Já percebi! Isto é o que me pode acontecer se eu não mudar!Obrigado, Deus, por em indicares o caminho!
A cena mudou. Scrootes quase toca numa mesa mal iluminada. E, sentado a uma cadeira, sozinho, desprezado, um homem desconhecido.
Espírito, deixa-me ver alguma piedade com este pobre homem senão este gabinete nunca sairá da minha cabeça.
O espírito conduz Scrootes à casa do seu assessor. Sossego. Os miúdos pareciam estátuas numa esquina. O pai devia estar a chegar agora que o filho mais novo estava numa instituição por não poderem tomar conta dele. E aí está o pai. Assim que chega, as crianças abraçaram-no e juntaram as faces à do pai.
Fui lá hoje, sabes e prometi-lhe que voltava no Sábado. Nunca vi um lugar tão verde como aquele. Oh, o meu filho, que saudades. Mas há-de aparecer um novo político que me aceite e tudo melhorará.
Espírito, disse Scrootes. Diz-me, quem é que se demitiu?
O Espírito leva-o até um gabinete luxuoso com uma bandeira portuguesa ao lado da cadeira e aponta para a assinatura num papel. José Scrootes!
Fui eu que me demiti? Não, Espírito, ouve, já não sou o homem que era, vou ser u homem diferente que vai passar a ouvir e a dialogar a sério Vou honrar o espírito de Natal durante todo o ano! Vou ver em cada português uma oportunidade de melhorar Portugal e não um potencial inimigo a abater!
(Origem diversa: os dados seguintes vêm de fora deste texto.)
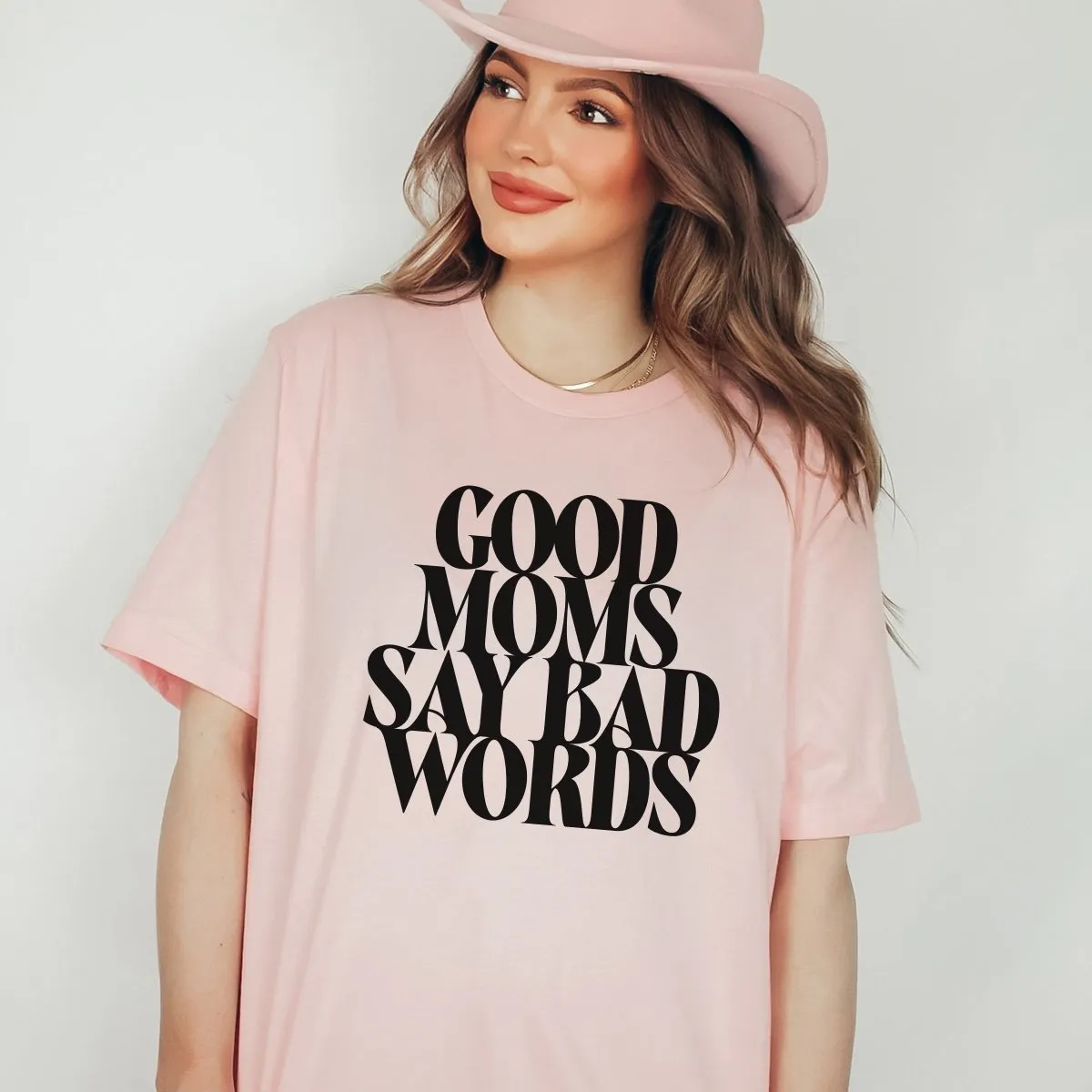 Good Moms Say Bad Words Bella Tee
O Espírito encolheu e desapareceu na cama, a mesma cama onde Scrootes está agarrado a um lençol. Lá fora, o dia, sem neblina ou nevoeiro.
Que dia é hoje, miúdo?
Hoje? Dia de Natal!! Pega, vai comprar o maior peru que encontrares e diz para o trazerem para aqui. Vai, que eu dou-te 20 euros!
O rapaz disparou.
Vou mandá-lo ao meu assessor. Ele vai ficar contente!
Scrootes começou a andar pela rua e distribuía, de graça, sorrisos a todos por quem passava. Um feliz Natal para si! E para si também!
Scrootes foi á casa do assessor. Assim que este ia a sair, Scrootes disse: Olá! Isto são horas de ir trabalhar?
Desculpe, senhor, atrasei-me.
Pois é, pois é.
Não voltará a acontecer.
Olhe, eu só vou dizer isto uma vez: não tolero mais que coisas destas aconteçam. Não voltarás a atrasar-te e a ir trabalhar no dia de Natal. Ah, e vou aumentar-te o salário!
O assessor ficou sem palavras.
Feliz Natal meu amigo e colega!" A partir de agora vou pagar-te horas extraordinárias e permitir que tenhas um óptimo seguro de saúde para toda a tua família. A minha cabeça fervilha de ideias novas: os juízes vão poder escolher as suas férias, vão ser ouvidos em assuntos que lhes digam directamente respeito, vão ter salários de efectivos e não estagiários, vou gostar deles e eles vão gostar de mim! E os médicos, os enfermeiros, os professores, os polícias, todos, todos vão ver em mim um homem que só lhes quer bem! E eu vou fazer tudo para que todos tenham o melhor e fazer deste Portugal o melhor país do Mundo para viver. EU ADORO-VOS PORTUGUESES!
Scrootes nunca mais viu espíritos.
Foi o fim de um conto de Natal. Não sei que irei escrever de ora em diante. Talvez seja mais técnico (afinal, gosto de direito). Talvez outras histórias (estórias?). Talvez seja EU o novo rosto! Bah, tenho de tratar desta soberba.